English
If P is G2 embedded, then the values of pairingIn for certain indices i and j attain the set {−3, −1, 0, 1, 3}, under given nondegeneracy assumptions.
Русский
Если P встроено как G2, то значения pairingIn для некоторых индексов i и j достигают множества {−3, −1, 0, 1, 3} при заданных предположениях невырождения.
LaTeX
$$$ P.pairingIn\mathbb{Z} i j \in \{-3,-1,0,1,3\}$$$
Lean4
theorem pairingIn_mem_zero_one_three [P.IsG2] (i j : ι) (h : P.root i ≠ P.root j) (h' : P.root i ≠ -P.root j) :
P.pairingIn ℤ i j ∈ ({-3, -1, 0, 1, 3} : Set ℤ) :=
by
suffices
¬(∀ i j,
P.pairingIn ℤ i j = P.pairingIn ℤ j i ∨
P.pairingIn ℤ i j = 2 * P.pairingIn ℤ j i ∨ P.pairingIn ℤ j i = 2 * P.pairingIn ℤ i j)
by
have aux₁ := P.forall_pairingIn_eq_swap_or.resolve_left this i j
have aux₂ := P.pairingIn_pairingIn_mem_set_of_isCrystal_of_isRed' i j h h'
simp only [mem_insert_iff, mem_singleton_iff, Prod.mk_zero_zero, Prod.mk_eq_zero, Prod.mk_one_one, Prod.mk_eq_one,
Prod.mk.injEq] at aux₂ ⊢
cutsat
obtain ⟨k, l, hkl⟩ := exists_pairingIn_neg_three (P := P)
push_neg
refine ⟨k, l, ?_⟩
have aux := P.pairingIn_pairingIn_mem_set_of_isCrystal_of_isRed k l
simp only [mem_insert_iff, mem_singleton_iff, Prod.mk_zero_zero, Prod.mk_eq_zero, Prod.mk_one_one, Prod.mk_eq_one,
Prod.mk.injEq] at aux
omega

** PROVIDED DATA **
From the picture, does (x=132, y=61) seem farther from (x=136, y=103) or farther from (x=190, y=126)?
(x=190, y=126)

** WHAT TO DO **
Which values make up the set that the theorem page says pairingIn must belong to? The material has no connection to the theorem page.

** COMPLETE OUTPUT **
−3, −1, 0, 1, 3